ProMED began in 1994 as an attempt to see if the then nascent Internet could be used as a source of communication. I've always been interested in disease surveillance and novel sources of information on diseases and outbreaks.  I learned of the ProMED initiative through word of mouth; one of the founders, Dr. Jack Woodall, had been a CDC colleague.  It was a natural fit given the matching interests.  We used what we would consider nontraditional sources for early warning. What we found was the media was an excellent source. There would be “rumors” that a village or town was having some sort of an outbreak. It didn’t come to the attention of the national surveillance system, but it came through the media – radio and the press, mostly.

Are your subscribers mostly epidemiologists?

No, it’s very mixed. We use what’s called the One Health model. It basically recognizes that humans, animals, plants, and the environment all interact, and you need to keep your finger on the pulse of all aspects of what’s going on.

Of "new diseases" in humans, 75 percent of those identified in the past 25 to 50 years have been species jumps from domestic animals, including livestock.  And 70 percent of new diseases in domestic animals are jumps from wildlife.  COVID-19 was a species jump, most likely from bats to an as yet unidentified intermediary host, and then to humans.

Do you think China’s stance that the rate of contagion is going down is accurate?

Yes, with one caveat.
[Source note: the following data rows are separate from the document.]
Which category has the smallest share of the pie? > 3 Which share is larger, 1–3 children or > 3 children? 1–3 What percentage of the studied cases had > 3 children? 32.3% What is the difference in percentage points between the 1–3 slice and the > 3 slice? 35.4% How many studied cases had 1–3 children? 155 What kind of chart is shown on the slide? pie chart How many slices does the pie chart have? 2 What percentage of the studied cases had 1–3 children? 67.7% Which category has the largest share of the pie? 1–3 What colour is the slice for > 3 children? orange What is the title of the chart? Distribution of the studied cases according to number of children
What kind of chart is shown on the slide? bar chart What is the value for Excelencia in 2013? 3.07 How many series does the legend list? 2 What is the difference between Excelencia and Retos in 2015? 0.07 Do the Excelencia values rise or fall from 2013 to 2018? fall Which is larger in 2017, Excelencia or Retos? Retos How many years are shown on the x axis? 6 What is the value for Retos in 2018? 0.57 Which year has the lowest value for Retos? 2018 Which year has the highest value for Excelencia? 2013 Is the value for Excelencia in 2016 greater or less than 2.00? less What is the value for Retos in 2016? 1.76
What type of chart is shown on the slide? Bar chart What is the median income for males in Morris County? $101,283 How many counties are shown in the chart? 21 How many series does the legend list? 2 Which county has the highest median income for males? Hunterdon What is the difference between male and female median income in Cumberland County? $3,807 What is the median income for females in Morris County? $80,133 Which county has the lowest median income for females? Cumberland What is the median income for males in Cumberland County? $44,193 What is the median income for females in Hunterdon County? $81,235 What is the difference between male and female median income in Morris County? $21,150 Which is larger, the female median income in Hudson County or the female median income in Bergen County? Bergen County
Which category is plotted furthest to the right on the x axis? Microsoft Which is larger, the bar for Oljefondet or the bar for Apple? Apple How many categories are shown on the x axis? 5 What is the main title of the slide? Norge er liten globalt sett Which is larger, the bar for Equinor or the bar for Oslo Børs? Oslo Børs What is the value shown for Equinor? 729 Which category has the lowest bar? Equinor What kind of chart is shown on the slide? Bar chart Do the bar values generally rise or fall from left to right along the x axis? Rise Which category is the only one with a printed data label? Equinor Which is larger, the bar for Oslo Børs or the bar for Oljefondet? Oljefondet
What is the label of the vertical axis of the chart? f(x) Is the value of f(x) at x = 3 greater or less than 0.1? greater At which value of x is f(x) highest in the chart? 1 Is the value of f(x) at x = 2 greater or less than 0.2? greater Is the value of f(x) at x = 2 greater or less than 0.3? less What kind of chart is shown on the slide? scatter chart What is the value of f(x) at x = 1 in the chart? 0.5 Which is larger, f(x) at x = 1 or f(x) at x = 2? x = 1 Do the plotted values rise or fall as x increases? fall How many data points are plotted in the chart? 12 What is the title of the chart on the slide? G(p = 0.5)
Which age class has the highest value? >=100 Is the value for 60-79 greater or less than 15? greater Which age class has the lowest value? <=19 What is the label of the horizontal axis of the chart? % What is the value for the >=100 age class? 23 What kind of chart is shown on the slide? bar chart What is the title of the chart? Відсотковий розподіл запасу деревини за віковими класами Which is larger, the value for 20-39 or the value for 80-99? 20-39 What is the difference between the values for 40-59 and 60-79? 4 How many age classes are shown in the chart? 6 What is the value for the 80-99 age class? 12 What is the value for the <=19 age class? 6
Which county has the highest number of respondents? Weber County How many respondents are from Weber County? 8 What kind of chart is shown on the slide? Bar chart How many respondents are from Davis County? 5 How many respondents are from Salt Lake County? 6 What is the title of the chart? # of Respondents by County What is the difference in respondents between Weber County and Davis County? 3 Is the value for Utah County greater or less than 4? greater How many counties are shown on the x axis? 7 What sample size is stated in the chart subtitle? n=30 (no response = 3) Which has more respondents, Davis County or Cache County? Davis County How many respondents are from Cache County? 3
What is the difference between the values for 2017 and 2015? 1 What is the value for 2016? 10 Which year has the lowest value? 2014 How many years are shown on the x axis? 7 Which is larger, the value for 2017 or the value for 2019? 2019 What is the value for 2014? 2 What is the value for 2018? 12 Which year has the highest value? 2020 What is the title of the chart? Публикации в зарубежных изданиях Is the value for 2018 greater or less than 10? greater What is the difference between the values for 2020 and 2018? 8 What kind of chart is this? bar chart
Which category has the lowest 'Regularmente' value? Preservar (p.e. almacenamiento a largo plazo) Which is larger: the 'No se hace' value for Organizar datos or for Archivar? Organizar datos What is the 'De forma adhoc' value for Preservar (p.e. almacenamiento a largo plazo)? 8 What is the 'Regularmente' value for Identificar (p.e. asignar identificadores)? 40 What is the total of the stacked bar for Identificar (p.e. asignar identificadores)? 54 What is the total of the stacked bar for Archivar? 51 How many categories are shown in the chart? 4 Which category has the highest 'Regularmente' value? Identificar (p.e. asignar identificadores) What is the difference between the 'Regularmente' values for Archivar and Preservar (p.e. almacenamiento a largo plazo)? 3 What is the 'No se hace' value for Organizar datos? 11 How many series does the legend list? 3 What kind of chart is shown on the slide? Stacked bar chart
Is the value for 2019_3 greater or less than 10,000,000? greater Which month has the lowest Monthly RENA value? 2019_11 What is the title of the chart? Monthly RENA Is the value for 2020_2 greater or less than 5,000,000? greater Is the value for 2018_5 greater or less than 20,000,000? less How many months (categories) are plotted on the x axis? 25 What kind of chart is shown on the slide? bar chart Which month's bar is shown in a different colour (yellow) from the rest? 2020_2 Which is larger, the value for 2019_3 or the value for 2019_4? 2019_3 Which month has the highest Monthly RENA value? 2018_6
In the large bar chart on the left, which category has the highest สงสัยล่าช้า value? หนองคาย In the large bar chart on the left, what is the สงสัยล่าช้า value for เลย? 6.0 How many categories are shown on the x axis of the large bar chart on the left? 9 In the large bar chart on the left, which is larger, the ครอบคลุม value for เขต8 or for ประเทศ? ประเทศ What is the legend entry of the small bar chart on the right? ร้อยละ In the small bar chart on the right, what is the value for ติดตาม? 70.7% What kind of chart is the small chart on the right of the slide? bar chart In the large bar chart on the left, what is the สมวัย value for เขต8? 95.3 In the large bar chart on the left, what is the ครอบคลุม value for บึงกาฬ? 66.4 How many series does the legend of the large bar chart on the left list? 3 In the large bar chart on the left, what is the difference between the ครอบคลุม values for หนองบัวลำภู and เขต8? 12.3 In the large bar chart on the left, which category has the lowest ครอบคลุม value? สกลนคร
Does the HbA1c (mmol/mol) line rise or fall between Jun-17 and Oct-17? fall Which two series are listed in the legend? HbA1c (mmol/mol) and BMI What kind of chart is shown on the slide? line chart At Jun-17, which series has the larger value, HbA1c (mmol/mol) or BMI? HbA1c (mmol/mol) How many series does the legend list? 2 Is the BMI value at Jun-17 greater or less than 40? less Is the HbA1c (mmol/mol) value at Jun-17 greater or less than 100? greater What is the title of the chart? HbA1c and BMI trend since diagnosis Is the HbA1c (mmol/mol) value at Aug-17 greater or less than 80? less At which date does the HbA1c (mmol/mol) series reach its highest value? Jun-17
We still don’t have a handle on what the true infection rate is. We’ve been waiting to get a good serology test and do a survey to see how many people have antibodies to this virus. I suspect we’re going to find it’s a much less severe disease overall, that the case fatality rate will be less than 1 percent. What you see with most new diseases, your initial picture are the very severe cases that come to the attention of the health sector.

Is it time to declare this a pandemic?

I don’t think this is a pandemic yet – though we are still in the early stages of finding out more about its characteristics and reach. My favorite adage is ‘seek and ye shall find.’ And the corollary is, ‘don’t look and it ain’t there.’ And I think that’s some of what we are seeing – we don’t have an accurate picture of how far it has spread.

I think it’s a virus that has developed very easy person-to-person transmission. I am hoping that it is going to end up being predominately a common cold virus, with just some high-risk individuals having much more serious disease. Some of it is a function of age, some of it is a function of pre-existing co-morbidities, and some of it may have a genetic predisposition.

What should people be doing?

The general recommendations are the same recommendations for any of the seasonal flus: Frequent hand washing, because a lot of the transmission is from your hands. You don’t want to eat or rub your face if you’ve been touching a lot of things around you. And try to maintain a distance from others and try to avoid crowded gatherings. The same kind of behavior you would do when we have a new flu virus coming around.

Is there anything you would advise cities or local governments to be doing?

Epidemic and pandemic preparedness has worked on increasing surge capacity. Theoretically cities have pandemic plans. The question is, will we go the route other countries have gone to try to slow transmission by limiting mass gatherings. Japan just closed down schools for the next month. And they’re asking parents to keep children at home. China has a culture where people who come down with even a common cold try to use a mask to prevent transmission. We might not have similar cultural traits or be able to take similar actions everywhere around the world.

Moreover, reducing gatherings has significant economic implications. So, in summary, it’s a tough call.